Start of Block

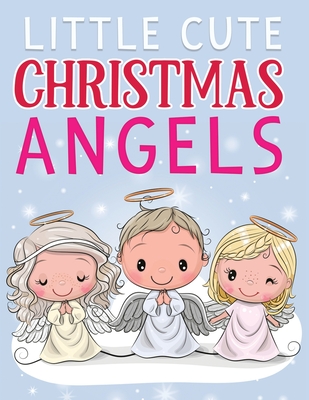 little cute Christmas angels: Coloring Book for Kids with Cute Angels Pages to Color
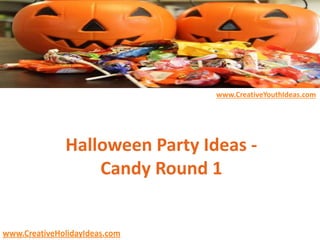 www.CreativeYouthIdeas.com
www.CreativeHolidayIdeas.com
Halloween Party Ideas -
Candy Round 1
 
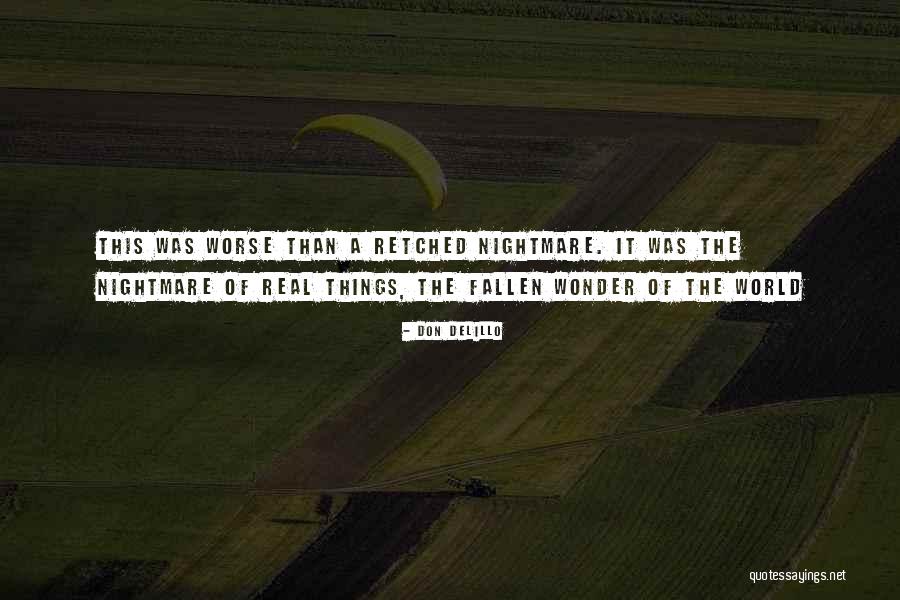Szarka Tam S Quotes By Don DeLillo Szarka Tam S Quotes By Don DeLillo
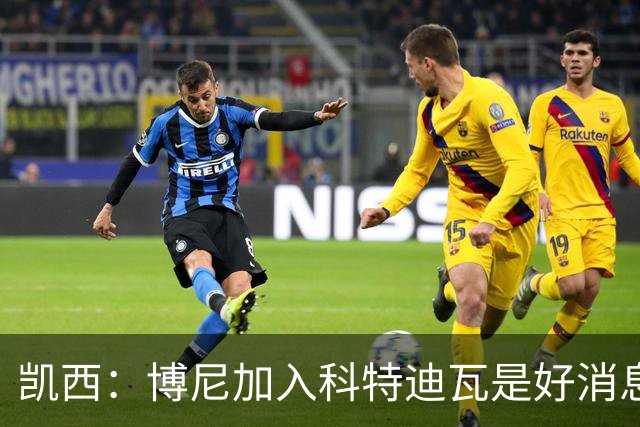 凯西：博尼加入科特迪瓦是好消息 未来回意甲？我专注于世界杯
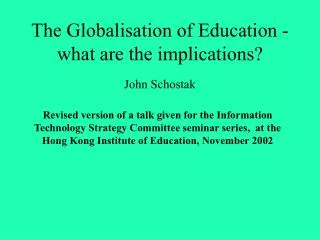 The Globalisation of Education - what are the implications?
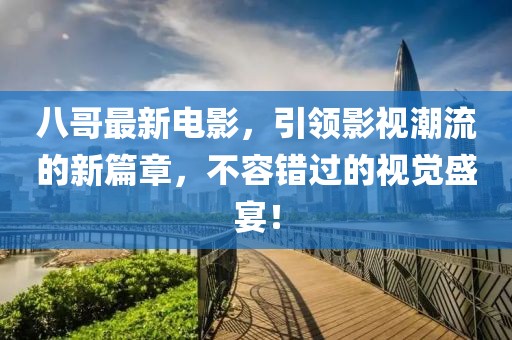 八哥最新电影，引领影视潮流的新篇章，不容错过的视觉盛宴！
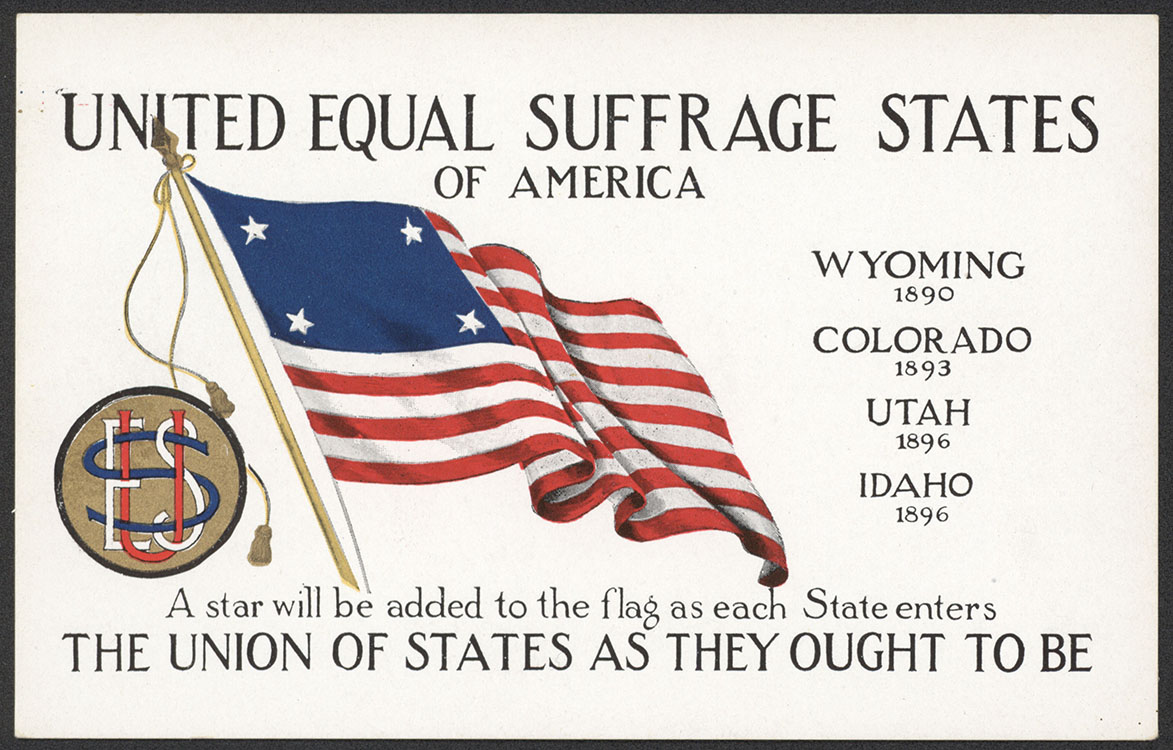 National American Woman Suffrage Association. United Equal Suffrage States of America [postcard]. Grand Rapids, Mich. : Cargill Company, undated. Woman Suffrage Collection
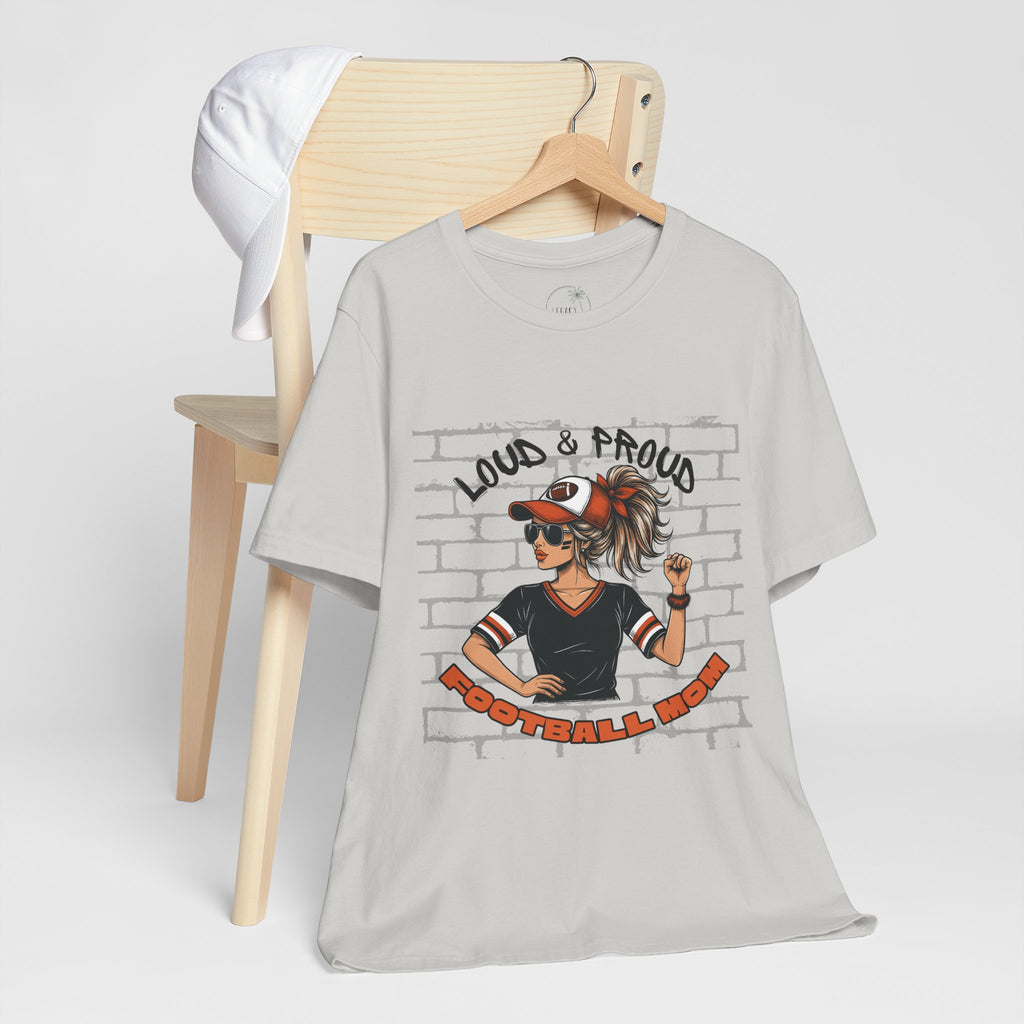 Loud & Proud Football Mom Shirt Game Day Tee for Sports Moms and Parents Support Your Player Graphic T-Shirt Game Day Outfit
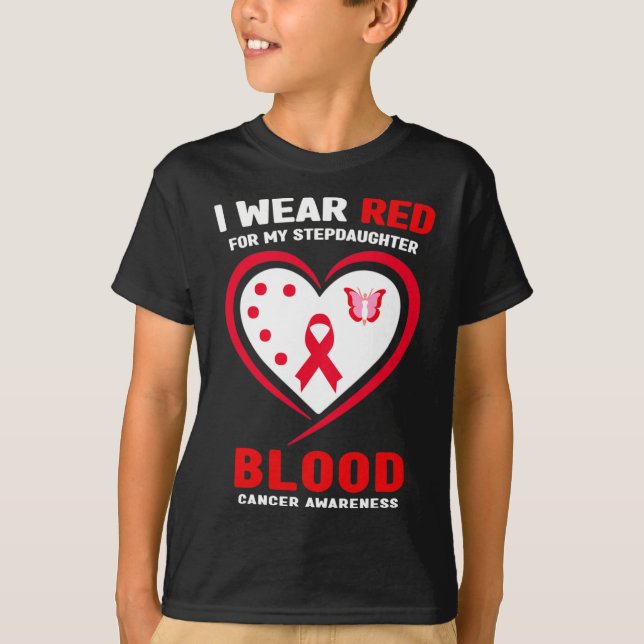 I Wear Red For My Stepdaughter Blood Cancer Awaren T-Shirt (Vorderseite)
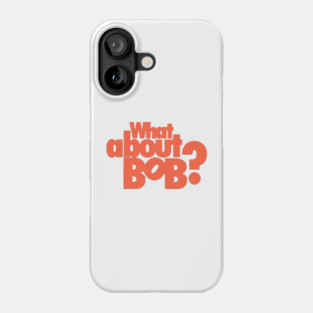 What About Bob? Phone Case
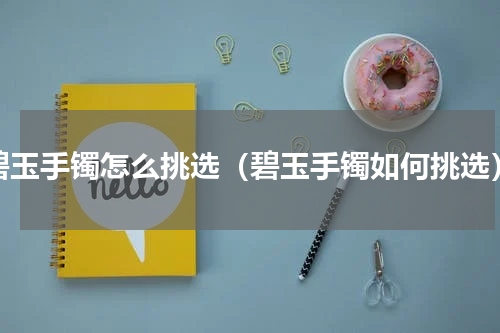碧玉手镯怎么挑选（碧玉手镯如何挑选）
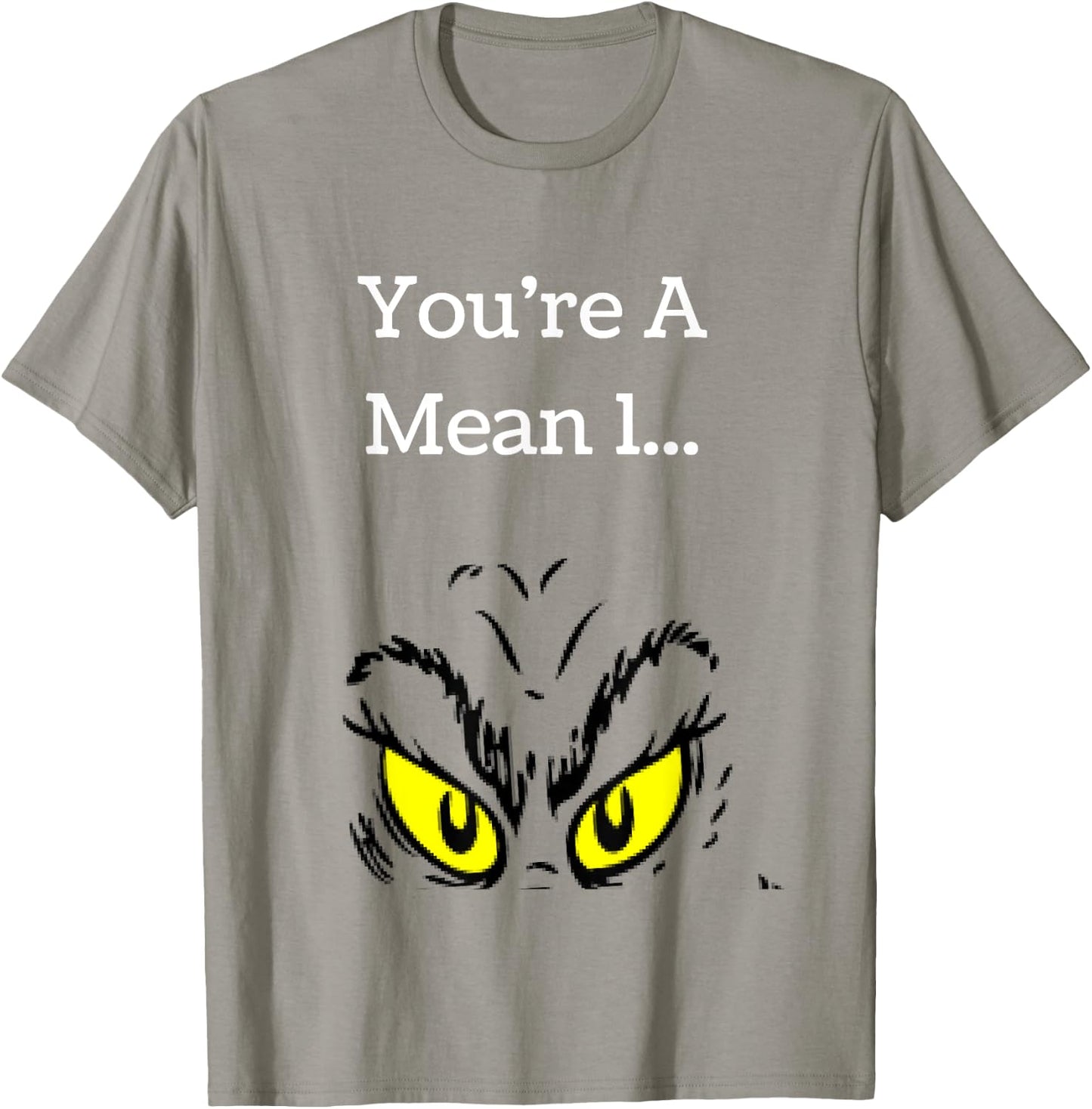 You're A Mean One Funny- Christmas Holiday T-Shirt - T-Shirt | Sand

End of Block

■ **How to complete this task**
Copy the listing over exactly, skipping the pictures it holds.

■ **The completed task**
 little cute Christmas angels: Coloring Book for Kids with Cute Angels Pages to Color
 www.CreativeYouthIdeas.com
www.CreativeHolidayIdeas.com
Halloween Party Ideas -
Candy Round 1
 
Szarka Tam S Quotes By Don DeLillo Szarka Tam S Quotes By Don DeLillo
 凯西：博尼加入科特迪瓦是好消息 未来回意甲？我专注于世界杯
 The Globalisation of Education - what are the implications?
 八哥最新电影，引领影视潮流的新篇章，不容错过的视觉盛宴！
 National American Woman Suffrage Association. United Equal Suffrage States of America [postcard]. Grand Rapids, Mich. : Cargill Company, undated. Woman Suffrage Collection
 Loud & Proud Football Mom Shirt Game Day Tee for Sports Moms and Parents Support Your Player Graphic T-Shirt Game Day Outfit
 I Wear Red For My Stepdaughter Blood Cancer Awaren T-Shirt (Vorderseite)
 What About Bob? Phone Case
碧玉手镯怎么挑选（碧玉手镯如何挑选）
 You're A Mean One Funny- Christmas Holiday T-Shirt - T-Shirt | Sand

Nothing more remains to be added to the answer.